Attaching a COLA to a minimum-wage increase allows Louisville politicians to avoid accountability for future hikes
(Note: This release contains a corrected phone number from today's email version.)
(LOUISVILLE, Ky) – Instead of considering policies that would make Kentucky’s largest city a mecca of economic growth, a majority of Louisville Metro Council members are resorting to a policy that would raise the minimum wage and harm the very people they intend to help.
While the Democratic majority on the council has apparently reached an agreement with Mayor Greg Fischer to raise the city’s minimum wage from the current $7.25 rate to $8.75 per hour, this should not be viewed as some great compromise or example of strong leadership.
“It’s neither,” said Jim Waters, president of the Bluegrass Institute for Public Policy Solutions, Kentucky’s first and only free-market think tank, which has successfully led efforts during the past few years to stop Frankfort’s big-government politicians from increasing the minimum wage statewide.
“We call on Mayor Greg Fischer to veto any proposal that would tell business owners what they must pay their employees,” Waters said. “If the mayor caves on this, it will be a demonstration of the weakest leadership possible as it will place populism over principle and harm the chances that Louisville’s young and inexperienced workers can get meaningful employment that will give them the skills needed to begin a successful career in an increasingly competitive workplace. With his business background, the mayor ought to know better than to participate in this kind of economic nonsense.”
In addition, the Institute calls on the mayor to veto any minimum-wage increase that ties the rate in future years to a cost-of-living adjustment (COLA). This would only serve to drive up the wages small businesses are forced to pay their youngest workers in years to come – without so much as a vote or an ounce accountability by the politicians who support this poor policy.
“We believe that tying a COLA to the Consumer Price Index – which is what most of these measures tend to do – overly inflates the cost of living and the rate of inflation,” Waters said.
Today’s blog posting here offers several reasons to be concerned about attaching a COLA to any kind of already ill-advised minimum-wage increase.
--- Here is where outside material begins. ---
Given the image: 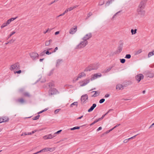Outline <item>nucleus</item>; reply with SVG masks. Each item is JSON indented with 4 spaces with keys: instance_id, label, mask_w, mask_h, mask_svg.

We urge our Louisville supporters to contact the Louisville Metro Council at (502) 574-1100 and the mayor’s office at (502) 574-2003 and urge them to oppose a minimum-wage increase along with the embedding COLAs that would automatically increase the rate in future years without requiring so much as a vote.
“While Louisville already is at an economic disadvantage with Indiana – the state right across the Ohio River – in terms of a lack of a business-friendly tax policy, right-to-work law or stellar educational options for its poorest citizens, forcing a minimum-wage increase on its business community will only add to its inability to compete for jobs and economic opportunity in the future,” Waters said.
In a Bluegrass Institute report to be released in January on the impact that raising the minimum wage statewide would have on Kentucky’s economy, Western Kentucky University economist and Bluegrass Institute Scholar Brian Strow, Ph.D., notes the makeup of the segment of the minimum-wage workforce:
Nearly a quarter are teenagers
More than half are between the ages of 16 and 24
Almost two-thirds are part-time workers
Only 15 percent are breadwinners trying to support a family
About 45 percent are in occupations related to food-service preparation and serving.
“The groups most likely to be put out of work by minimum-wage increases are the very people whom the policy is supposed to help: young people and the working poor,” Strow concludes.